T HE RAIN HAD FALLEN IN RELENTLESS SHEETS on the Friday night of Carmen, but by morning the air had cleared and the sun had appeared like a large egg in an empty sky. As though rinsed clean, the new day had lived to belie the storm. Only the rushing sounds of the swollen rivers persisted to fill the air.

The events of the previous evening had left Katherine distraught, but what else could she have done? As much as she felt crushed by her rejection of Tom, she realized on reflection that it had been the right thing to do. Everything else could be forgotten now, everything else, as her father used to say, was water under the bridge. She would apologize to Tom wholeheartedly when she next saw him; she would talk it through with him. It had been wrong of her in her panic to hurt him so badly. She would do whatever it took to make amends, to heal the hurt she had caused him. And she vowed to herself, as she walked, to make every effort to redeem, on her own part, her relationship with George. She would take on any extra work she possibly could in order to pay back the money on the statuette and retrieve her engagement ring. She would rectify her rash decisions. She would bring her life back around to the way it had been. And there was something at least to be grateful for, the fact that George, throughout the whole affair, had been blessedly blind to it. At least there was that. He had remained unaware of how her passions had run amuck, of how she had been foolishly caught up in her own flights of fancy, of how she had been careless. She swallowed hard at this last thought, for her period was still late. No, nothing would come of that; everything would be fine, she reassured herself.

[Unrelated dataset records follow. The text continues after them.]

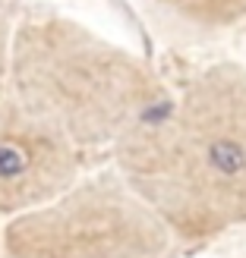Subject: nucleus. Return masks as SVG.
<instances>
[{
    "label": "nucleus",
    "mask_w": 246,
    "mask_h": 258,
    "mask_svg": "<svg viewBox=\"0 0 246 258\" xmlns=\"http://www.w3.org/2000/svg\"><path fill=\"white\" fill-rule=\"evenodd\" d=\"M164 221L177 249L246 227V67L215 60L152 110L108 158Z\"/></svg>",
    "instance_id": "f257e3e1"
},
{
    "label": "nucleus",
    "mask_w": 246,
    "mask_h": 258,
    "mask_svg": "<svg viewBox=\"0 0 246 258\" xmlns=\"http://www.w3.org/2000/svg\"><path fill=\"white\" fill-rule=\"evenodd\" d=\"M4 95L88 158L108 161L129 129L171 98V85L145 57L92 25L35 10L16 19Z\"/></svg>",
    "instance_id": "f03ea898"
},
{
    "label": "nucleus",
    "mask_w": 246,
    "mask_h": 258,
    "mask_svg": "<svg viewBox=\"0 0 246 258\" xmlns=\"http://www.w3.org/2000/svg\"><path fill=\"white\" fill-rule=\"evenodd\" d=\"M177 242L111 161L0 224V258H171Z\"/></svg>",
    "instance_id": "7ed1b4c3"
},
{
    "label": "nucleus",
    "mask_w": 246,
    "mask_h": 258,
    "mask_svg": "<svg viewBox=\"0 0 246 258\" xmlns=\"http://www.w3.org/2000/svg\"><path fill=\"white\" fill-rule=\"evenodd\" d=\"M95 158L0 95V224L60 196Z\"/></svg>",
    "instance_id": "20e7f679"
},
{
    "label": "nucleus",
    "mask_w": 246,
    "mask_h": 258,
    "mask_svg": "<svg viewBox=\"0 0 246 258\" xmlns=\"http://www.w3.org/2000/svg\"><path fill=\"white\" fill-rule=\"evenodd\" d=\"M152 4L199 32H224L246 22V0H152Z\"/></svg>",
    "instance_id": "39448f33"
},
{
    "label": "nucleus",
    "mask_w": 246,
    "mask_h": 258,
    "mask_svg": "<svg viewBox=\"0 0 246 258\" xmlns=\"http://www.w3.org/2000/svg\"><path fill=\"white\" fill-rule=\"evenodd\" d=\"M16 7L13 0H0V95L7 88V70H10V44L16 32Z\"/></svg>",
    "instance_id": "423d86ee"
}]
</instances>
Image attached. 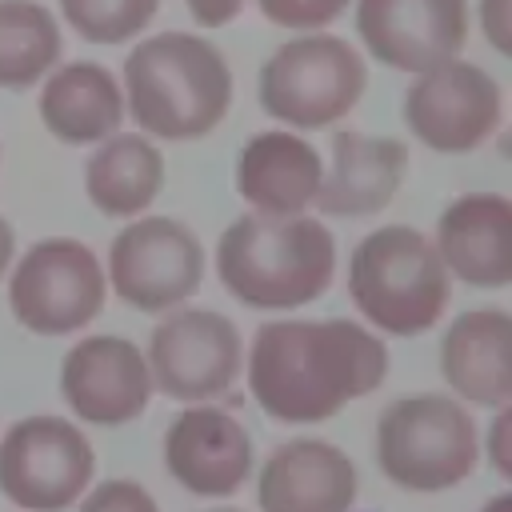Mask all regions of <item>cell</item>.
Returning <instances> with one entry per match:
<instances>
[{"instance_id":"6da1fadb","label":"cell","mask_w":512,"mask_h":512,"mask_svg":"<svg viewBox=\"0 0 512 512\" xmlns=\"http://www.w3.org/2000/svg\"><path fill=\"white\" fill-rule=\"evenodd\" d=\"M388 376V348L356 320H268L252 336L248 392L280 424L332 420Z\"/></svg>"},{"instance_id":"7a4b0ae2","label":"cell","mask_w":512,"mask_h":512,"mask_svg":"<svg viewBox=\"0 0 512 512\" xmlns=\"http://www.w3.org/2000/svg\"><path fill=\"white\" fill-rule=\"evenodd\" d=\"M124 92L136 128L148 136L200 140L232 108V68L204 36L160 32L128 52Z\"/></svg>"},{"instance_id":"3957f363","label":"cell","mask_w":512,"mask_h":512,"mask_svg":"<svg viewBox=\"0 0 512 512\" xmlns=\"http://www.w3.org/2000/svg\"><path fill=\"white\" fill-rule=\"evenodd\" d=\"M336 272V240L312 216H236L216 244L220 284L248 308L280 312L324 296Z\"/></svg>"},{"instance_id":"277c9868","label":"cell","mask_w":512,"mask_h":512,"mask_svg":"<svg viewBox=\"0 0 512 512\" xmlns=\"http://www.w3.org/2000/svg\"><path fill=\"white\" fill-rule=\"evenodd\" d=\"M448 292V268L436 244L408 224H384L352 248L348 296L380 332H428L444 316Z\"/></svg>"},{"instance_id":"5b68a950","label":"cell","mask_w":512,"mask_h":512,"mask_svg":"<svg viewBox=\"0 0 512 512\" xmlns=\"http://www.w3.org/2000/svg\"><path fill=\"white\" fill-rule=\"evenodd\" d=\"M480 436L468 408L440 392L400 396L376 420V464L404 492H444L472 476Z\"/></svg>"},{"instance_id":"8992f818","label":"cell","mask_w":512,"mask_h":512,"mask_svg":"<svg viewBox=\"0 0 512 512\" xmlns=\"http://www.w3.org/2000/svg\"><path fill=\"white\" fill-rule=\"evenodd\" d=\"M368 84L360 52L340 36H296L260 68V108L288 128H328L344 120Z\"/></svg>"},{"instance_id":"52a82bcc","label":"cell","mask_w":512,"mask_h":512,"mask_svg":"<svg viewBox=\"0 0 512 512\" xmlns=\"http://www.w3.org/2000/svg\"><path fill=\"white\" fill-rule=\"evenodd\" d=\"M108 300V280L96 252L72 236H48L32 244L12 280V316L36 336H64L100 316Z\"/></svg>"},{"instance_id":"ba28073f","label":"cell","mask_w":512,"mask_h":512,"mask_svg":"<svg viewBox=\"0 0 512 512\" xmlns=\"http://www.w3.org/2000/svg\"><path fill=\"white\" fill-rule=\"evenodd\" d=\"M92 472L96 452L64 416H24L0 440V492L24 512H64Z\"/></svg>"},{"instance_id":"9c48e42d","label":"cell","mask_w":512,"mask_h":512,"mask_svg":"<svg viewBox=\"0 0 512 512\" xmlns=\"http://www.w3.org/2000/svg\"><path fill=\"white\" fill-rule=\"evenodd\" d=\"M204 280L196 232L172 216H144L116 232L108 248V284L136 312H168Z\"/></svg>"},{"instance_id":"30bf717a","label":"cell","mask_w":512,"mask_h":512,"mask_svg":"<svg viewBox=\"0 0 512 512\" xmlns=\"http://www.w3.org/2000/svg\"><path fill=\"white\" fill-rule=\"evenodd\" d=\"M240 332L212 308H176L148 336V376L172 400L196 404L232 388L240 376Z\"/></svg>"},{"instance_id":"8fae6325","label":"cell","mask_w":512,"mask_h":512,"mask_svg":"<svg viewBox=\"0 0 512 512\" xmlns=\"http://www.w3.org/2000/svg\"><path fill=\"white\" fill-rule=\"evenodd\" d=\"M504 116L500 84L468 60H448L420 72L404 92V124L432 152L480 148Z\"/></svg>"},{"instance_id":"7c38bea8","label":"cell","mask_w":512,"mask_h":512,"mask_svg":"<svg viewBox=\"0 0 512 512\" xmlns=\"http://www.w3.org/2000/svg\"><path fill=\"white\" fill-rule=\"evenodd\" d=\"M364 48L396 72H428L456 60L468 40L464 0H356Z\"/></svg>"},{"instance_id":"4fadbf2b","label":"cell","mask_w":512,"mask_h":512,"mask_svg":"<svg viewBox=\"0 0 512 512\" xmlns=\"http://www.w3.org/2000/svg\"><path fill=\"white\" fill-rule=\"evenodd\" d=\"M60 392L68 408L88 424H128L144 416L152 400L148 360L124 336H84L64 352Z\"/></svg>"},{"instance_id":"5bb4252c","label":"cell","mask_w":512,"mask_h":512,"mask_svg":"<svg viewBox=\"0 0 512 512\" xmlns=\"http://www.w3.org/2000/svg\"><path fill=\"white\" fill-rule=\"evenodd\" d=\"M164 464L196 496H232L252 472V440L232 412L192 404L164 432Z\"/></svg>"},{"instance_id":"9a60e30c","label":"cell","mask_w":512,"mask_h":512,"mask_svg":"<svg viewBox=\"0 0 512 512\" xmlns=\"http://www.w3.org/2000/svg\"><path fill=\"white\" fill-rule=\"evenodd\" d=\"M356 496V464L336 444L312 436L280 444L256 476L260 512H352Z\"/></svg>"},{"instance_id":"2e32d148","label":"cell","mask_w":512,"mask_h":512,"mask_svg":"<svg viewBox=\"0 0 512 512\" xmlns=\"http://www.w3.org/2000/svg\"><path fill=\"white\" fill-rule=\"evenodd\" d=\"M436 256L472 288L512 280V200L500 192L456 196L436 220Z\"/></svg>"},{"instance_id":"e0dca14e","label":"cell","mask_w":512,"mask_h":512,"mask_svg":"<svg viewBox=\"0 0 512 512\" xmlns=\"http://www.w3.org/2000/svg\"><path fill=\"white\" fill-rule=\"evenodd\" d=\"M324 180L320 152L284 128L256 132L236 156V192L260 216H300Z\"/></svg>"},{"instance_id":"ac0fdd59","label":"cell","mask_w":512,"mask_h":512,"mask_svg":"<svg viewBox=\"0 0 512 512\" xmlns=\"http://www.w3.org/2000/svg\"><path fill=\"white\" fill-rule=\"evenodd\" d=\"M440 376L472 404L500 408L512 400V320L504 308L460 312L440 340Z\"/></svg>"},{"instance_id":"d6986e66","label":"cell","mask_w":512,"mask_h":512,"mask_svg":"<svg viewBox=\"0 0 512 512\" xmlns=\"http://www.w3.org/2000/svg\"><path fill=\"white\" fill-rule=\"evenodd\" d=\"M408 172V144L396 136L336 132L332 172L320 180L316 200L324 216H372L392 204Z\"/></svg>"},{"instance_id":"ffe728a7","label":"cell","mask_w":512,"mask_h":512,"mask_svg":"<svg viewBox=\"0 0 512 512\" xmlns=\"http://www.w3.org/2000/svg\"><path fill=\"white\" fill-rule=\"evenodd\" d=\"M40 120L64 144H96L124 124V92L108 68L76 60L48 76L40 92Z\"/></svg>"},{"instance_id":"44dd1931","label":"cell","mask_w":512,"mask_h":512,"mask_svg":"<svg viewBox=\"0 0 512 512\" xmlns=\"http://www.w3.org/2000/svg\"><path fill=\"white\" fill-rule=\"evenodd\" d=\"M164 184V156L140 132H112L84 164V192L96 212L128 220L144 212Z\"/></svg>"},{"instance_id":"7402d4cb","label":"cell","mask_w":512,"mask_h":512,"mask_svg":"<svg viewBox=\"0 0 512 512\" xmlns=\"http://www.w3.org/2000/svg\"><path fill=\"white\" fill-rule=\"evenodd\" d=\"M60 24L44 4L0 0V88H32L60 60Z\"/></svg>"},{"instance_id":"603a6c76","label":"cell","mask_w":512,"mask_h":512,"mask_svg":"<svg viewBox=\"0 0 512 512\" xmlns=\"http://www.w3.org/2000/svg\"><path fill=\"white\" fill-rule=\"evenodd\" d=\"M160 0H60L64 20L92 44H124L144 32Z\"/></svg>"},{"instance_id":"cb8c5ba5","label":"cell","mask_w":512,"mask_h":512,"mask_svg":"<svg viewBox=\"0 0 512 512\" xmlns=\"http://www.w3.org/2000/svg\"><path fill=\"white\" fill-rule=\"evenodd\" d=\"M260 12L276 24V28H288V32H316V28H328L344 8L348 0H256Z\"/></svg>"},{"instance_id":"d4e9b609","label":"cell","mask_w":512,"mask_h":512,"mask_svg":"<svg viewBox=\"0 0 512 512\" xmlns=\"http://www.w3.org/2000/svg\"><path fill=\"white\" fill-rule=\"evenodd\" d=\"M80 512H160V504L136 480H104L84 496Z\"/></svg>"},{"instance_id":"484cf974","label":"cell","mask_w":512,"mask_h":512,"mask_svg":"<svg viewBox=\"0 0 512 512\" xmlns=\"http://www.w3.org/2000/svg\"><path fill=\"white\" fill-rule=\"evenodd\" d=\"M480 28L496 52L512 48V0H480Z\"/></svg>"},{"instance_id":"4316f807","label":"cell","mask_w":512,"mask_h":512,"mask_svg":"<svg viewBox=\"0 0 512 512\" xmlns=\"http://www.w3.org/2000/svg\"><path fill=\"white\" fill-rule=\"evenodd\" d=\"M184 4L200 28H220V24H232L248 0H184Z\"/></svg>"},{"instance_id":"83f0119b","label":"cell","mask_w":512,"mask_h":512,"mask_svg":"<svg viewBox=\"0 0 512 512\" xmlns=\"http://www.w3.org/2000/svg\"><path fill=\"white\" fill-rule=\"evenodd\" d=\"M508 424H512V408H508V404H500V408H496V420H492V436H488V456H492V468H496L500 476H512Z\"/></svg>"},{"instance_id":"f1b7e54d","label":"cell","mask_w":512,"mask_h":512,"mask_svg":"<svg viewBox=\"0 0 512 512\" xmlns=\"http://www.w3.org/2000/svg\"><path fill=\"white\" fill-rule=\"evenodd\" d=\"M12 256H16V232H12V224L0 216V276L8 272Z\"/></svg>"},{"instance_id":"f546056e","label":"cell","mask_w":512,"mask_h":512,"mask_svg":"<svg viewBox=\"0 0 512 512\" xmlns=\"http://www.w3.org/2000/svg\"><path fill=\"white\" fill-rule=\"evenodd\" d=\"M480 512H512V496H508V492H500V496H492Z\"/></svg>"},{"instance_id":"4dcf8cb0","label":"cell","mask_w":512,"mask_h":512,"mask_svg":"<svg viewBox=\"0 0 512 512\" xmlns=\"http://www.w3.org/2000/svg\"><path fill=\"white\" fill-rule=\"evenodd\" d=\"M212 512H240V508H212Z\"/></svg>"}]
</instances>
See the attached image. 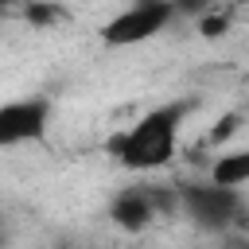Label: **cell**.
Instances as JSON below:
<instances>
[{
	"label": "cell",
	"instance_id": "cell-8",
	"mask_svg": "<svg viewBox=\"0 0 249 249\" xmlns=\"http://www.w3.org/2000/svg\"><path fill=\"white\" fill-rule=\"evenodd\" d=\"M226 27H230V16L226 12H202V19H198V31L206 35V39H218V35H226Z\"/></svg>",
	"mask_w": 249,
	"mask_h": 249
},
{
	"label": "cell",
	"instance_id": "cell-3",
	"mask_svg": "<svg viewBox=\"0 0 249 249\" xmlns=\"http://www.w3.org/2000/svg\"><path fill=\"white\" fill-rule=\"evenodd\" d=\"M171 16H175L171 0H132L124 12H117L101 27V39L109 47H136V43L152 39L156 31H163L171 23Z\"/></svg>",
	"mask_w": 249,
	"mask_h": 249
},
{
	"label": "cell",
	"instance_id": "cell-6",
	"mask_svg": "<svg viewBox=\"0 0 249 249\" xmlns=\"http://www.w3.org/2000/svg\"><path fill=\"white\" fill-rule=\"evenodd\" d=\"M210 183H222V187L249 183V152H226V156H218V163L210 171Z\"/></svg>",
	"mask_w": 249,
	"mask_h": 249
},
{
	"label": "cell",
	"instance_id": "cell-2",
	"mask_svg": "<svg viewBox=\"0 0 249 249\" xmlns=\"http://www.w3.org/2000/svg\"><path fill=\"white\" fill-rule=\"evenodd\" d=\"M183 210L198 230H226L241 218V187L222 183H187L183 187Z\"/></svg>",
	"mask_w": 249,
	"mask_h": 249
},
{
	"label": "cell",
	"instance_id": "cell-7",
	"mask_svg": "<svg viewBox=\"0 0 249 249\" xmlns=\"http://www.w3.org/2000/svg\"><path fill=\"white\" fill-rule=\"evenodd\" d=\"M19 12L31 27H51V23H66V8L54 0H19Z\"/></svg>",
	"mask_w": 249,
	"mask_h": 249
},
{
	"label": "cell",
	"instance_id": "cell-10",
	"mask_svg": "<svg viewBox=\"0 0 249 249\" xmlns=\"http://www.w3.org/2000/svg\"><path fill=\"white\" fill-rule=\"evenodd\" d=\"M171 8L179 16H202L206 8H214V0H171Z\"/></svg>",
	"mask_w": 249,
	"mask_h": 249
},
{
	"label": "cell",
	"instance_id": "cell-1",
	"mask_svg": "<svg viewBox=\"0 0 249 249\" xmlns=\"http://www.w3.org/2000/svg\"><path fill=\"white\" fill-rule=\"evenodd\" d=\"M191 113V101H167V105H156L148 109L132 128L124 132H113L109 136V156L128 167V171H156V167H167L175 160V144H179V128H183V117Z\"/></svg>",
	"mask_w": 249,
	"mask_h": 249
},
{
	"label": "cell",
	"instance_id": "cell-5",
	"mask_svg": "<svg viewBox=\"0 0 249 249\" xmlns=\"http://www.w3.org/2000/svg\"><path fill=\"white\" fill-rule=\"evenodd\" d=\"M167 206V198L163 195H156L152 187H124V191H117L113 195V202H109V218L121 226V230H144L160 210Z\"/></svg>",
	"mask_w": 249,
	"mask_h": 249
},
{
	"label": "cell",
	"instance_id": "cell-4",
	"mask_svg": "<svg viewBox=\"0 0 249 249\" xmlns=\"http://www.w3.org/2000/svg\"><path fill=\"white\" fill-rule=\"evenodd\" d=\"M51 128V101L47 97H19L0 105V148L39 144Z\"/></svg>",
	"mask_w": 249,
	"mask_h": 249
},
{
	"label": "cell",
	"instance_id": "cell-9",
	"mask_svg": "<svg viewBox=\"0 0 249 249\" xmlns=\"http://www.w3.org/2000/svg\"><path fill=\"white\" fill-rule=\"evenodd\" d=\"M237 128H241V113H226V117H222V121L210 128V144H226V140H230Z\"/></svg>",
	"mask_w": 249,
	"mask_h": 249
}]
</instances>
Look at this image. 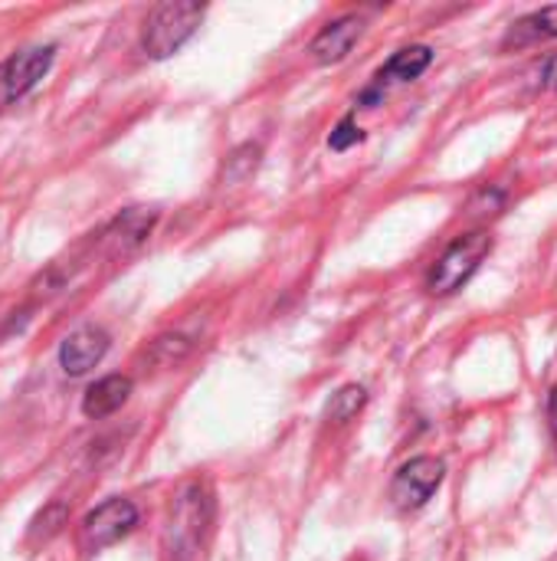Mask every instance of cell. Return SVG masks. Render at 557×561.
<instances>
[{"mask_svg": "<svg viewBox=\"0 0 557 561\" xmlns=\"http://www.w3.org/2000/svg\"><path fill=\"white\" fill-rule=\"evenodd\" d=\"M200 20H204V3H194V0H167V3H161L148 16L144 33H141L144 56H151V59L174 56L197 33Z\"/></svg>", "mask_w": 557, "mask_h": 561, "instance_id": "1", "label": "cell"}, {"mask_svg": "<svg viewBox=\"0 0 557 561\" xmlns=\"http://www.w3.org/2000/svg\"><path fill=\"white\" fill-rule=\"evenodd\" d=\"M213 523V500L200 483H190L181 490L174 510H171V523H167V549L174 559H187L194 552H200L204 536Z\"/></svg>", "mask_w": 557, "mask_h": 561, "instance_id": "2", "label": "cell"}, {"mask_svg": "<svg viewBox=\"0 0 557 561\" xmlns=\"http://www.w3.org/2000/svg\"><path fill=\"white\" fill-rule=\"evenodd\" d=\"M492 253V237L486 230H476V233H466V237H456L443 256L430 266V276H427V289L433 296H450L456 293L460 286L469 283V276L483 266V260Z\"/></svg>", "mask_w": 557, "mask_h": 561, "instance_id": "3", "label": "cell"}, {"mask_svg": "<svg viewBox=\"0 0 557 561\" xmlns=\"http://www.w3.org/2000/svg\"><path fill=\"white\" fill-rule=\"evenodd\" d=\"M443 460L437 457H414L410 463H404L391 483V503L404 513L410 510H420L433 500V493L440 490L443 483Z\"/></svg>", "mask_w": 557, "mask_h": 561, "instance_id": "4", "label": "cell"}, {"mask_svg": "<svg viewBox=\"0 0 557 561\" xmlns=\"http://www.w3.org/2000/svg\"><path fill=\"white\" fill-rule=\"evenodd\" d=\"M138 526V510L131 500H108L98 510H92L82 523V546L89 552L108 549L118 539H125Z\"/></svg>", "mask_w": 557, "mask_h": 561, "instance_id": "5", "label": "cell"}, {"mask_svg": "<svg viewBox=\"0 0 557 561\" xmlns=\"http://www.w3.org/2000/svg\"><path fill=\"white\" fill-rule=\"evenodd\" d=\"M53 56H56L53 46H30V49L16 53L13 59H7L3 69H0V95H3V102H13V99L26 95L49 72Z\"/></svg>", "mask_w": 557, "mask_h": 561, "instance_id": "6", "label": "cell"}, {"mask_svg": "<svg viewBox=\"0 0 557 561\" xmlns=\"http://www.w3.org/2000/svg\"><path fill=\"white\" fill-rule=\"evenodd\" d=\"M108 352V332L98 325H82L76 329L62 345H59V365L69 378L89 375Z\"/></svg>", "mask_w": 557, "mask_h": 561, "instance_id": "7", "label": "cell"}, {"mask_svg": "<svg viewBox=\"0 0 557 561\" xmlns=\"http://www.w3.org/2000/svg\"><path fill=\"white\" fill-rule=\"evenodd\" d=\"M361 30H364V20L355 16V13H348V16L328 23V26L312 39V49H309V53L315 56V62H325V66H328V62H341V59L355 49Z\"/></svg>", "mask_w": 557, "mask_h": 561, "instance_id": "8", "label": "cell"}, {"mask_svg": "<svg viewBox=\"0 0 557 561\" xmlns=\"http://www.w3.org/2000/svg\"><path fill=\"white\" fill-rule=\"evenodd\" d=\"M154 220H158V210L131 207V210H125L118 220H112V227L102 233V240H105V247H108L112 253H128V250H135L138 243H144V237L151 233Z\"/></svg>", "mask_w": 557, "mask_h": 561, "instance_id": "9", "label": "cell"}, {"mask_svg": "<svg viewBox=\"0 0 557 561\" xmlns=\"http://www.w3.org/2000/svg\"><path fill=\"white\" fill-rule=\"evenodd\" d=\"M128 398H131V378H125V375H108V378L95 381V385L85 391V398H82V414L102 421V417L121 411V404H125Z\"/></svg>", "mask_w": 557, "mask_h": 561, "instance_id": "10", "label": "cell"}, {"mask_svg": "<svg viewBox=\"0 0 557 561\" xmlns=\"http://www.w3.org/2000/svg\"><path fill=\"white\" fill-rule=\"evenodd\" d=\"M557 36V7H542L522 20H515L502 39V49H525V46H535V43H545V39H555Z\"/></svg>", "mask_w": 557, "mask_h": 561, "instance_id": "11", "label": "cell"}, {"mask_svg": "<svg viewBox=\"0 0 557 561\" xmlns=\"http://www.w3.org/2000/svg\"><path fill=\"white\" fill-rule=\"evenodd\" d=\"M430 62H433V49L430 46H407V49H401V53H394L387 59V66L374 79V89L384 92L387 82H410V79L423 76L430 69Z\"/></svg>", "mask_w": 557, "mask_h": 561, "instance_id": "12", "label": "cell"}, {"mask_svg": "<svg viewBox=\"0 0 557 561\" xmlns=\"http://www.w3.org/2000/svg\"><path fill=\"white\" fill-rule=\"evenodd\" d=\"M368 404V391L361 385H345L338 394H332L328 408H325V417L335 421V424H348L351 417H358V411Z\"/></svg>", "mask_w": 557, "mask_h": 561, "instance_id": "13", "label": "cell"}, {"mask_svg": "<svg viewBox=\"0 0 557 561\" xmlns=\"http://www.w3.org/2000/svg\"><path fill=\"white\" fill-rule=\"evenodd\" d=\"M69 523V506L62 500H53L49 506H43V513L30 523V542H49L56 533H62V526Z\"/></svg>", "mask_w": 557, "mask_h": 561, "instance_id": "14", "label": "cell"}, {"mask_svg": "<svg viewBox=\"0 0 557 561\" xmlns=\"http://www.w3.org/2000/svg\"><path fill=\"white\" fill-rule=\"evenodd\" d=\"M256 164H259V145H243V148H236V151L227 158L223 174H227L230 181H243V178H250V174L256 171Z\"/></svg>", "mask_w": 557, "mask_h": 561, "instance_id": "15", "label": "cell"}, {"mask_svg": "<svg viewBox=\"0 0 557 561\" xmlns=\"http://www.w3.org/2000/svg\"><path fill=\"white\" fill-rule=\"evenodd\" d=\"M190 352V342L184 335H161L151 348V355L161 362V365H177L184 355Z\"/></svg>", "mask_w": 557, "mask_h": 561, "instance_id": "16", "label": "cell"}, {"mask_svg": "<svg viewBox=\"0 0 557 561\" xmlns=\"http://www.w3.org/2000/svg\"><path fill=\"white\" fill-rule=\"evenodd\" d=\"M361 138H364V131H361V128L355 125V118L348 115V118H341V122H338V128L332 131L328 145H332L335 151H348V148H351V145H358Z\"/></svg>", "mask_w": 557, "mask_h": 561, "instance_id": "17", "label": "cell"}, {"mask_svg": "<svg viewBox=\"0 0 557 561\" xmlns=\"http://www.w3.org/2000/svg\"><path fill=\"white\" fill-rule=\"evenodd\" d=\"M542 85L557 89V56H552V59L545 62V69H542Z\"/></svg>", "mask_w": 557, "mask_h": 561, "instance_id": "18", "label": "cell"}, {"mask_svg": "<svg viewBox=\"0 0 557 561\" xmlns=\"http://www.w3.org/2000/svg\"><path fill=\"white\" fill-rule=\"evenodd\" d=\"M548 427H552V437L557 444V388H552V394H548Z\"/></svg>", "mask_w": 557, "mask_h": 561, "instance_id": "19", "label": "cell"}]
</instances>
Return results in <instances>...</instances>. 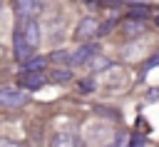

There was no one in the church hall when she arrived. The onstage curtains were closed. The wooden chairs that had been set out for the audience had yet to be straightened back into their rows and the floor had yet to be swept for the performance that evening. She was suddenly calmed by the quiet atmosphere of the hall and by its familiar dusty smell. She stood for a moment to allow her thoughts to settle, lifting her eyes to take in the details around her. A single sheet of music had been left on one of the stands in the tiny orchestra pit, some of the fabric flowers from the street sellers’ baskets had fallen onto the floor of the hall, and a handkerchief had been left behind on a chair. Feeling a little more at ease with herself, she walked to the door at the side of the stage and slowly climbed the small staircase that led to two narrow dressing rooms on the upper floor.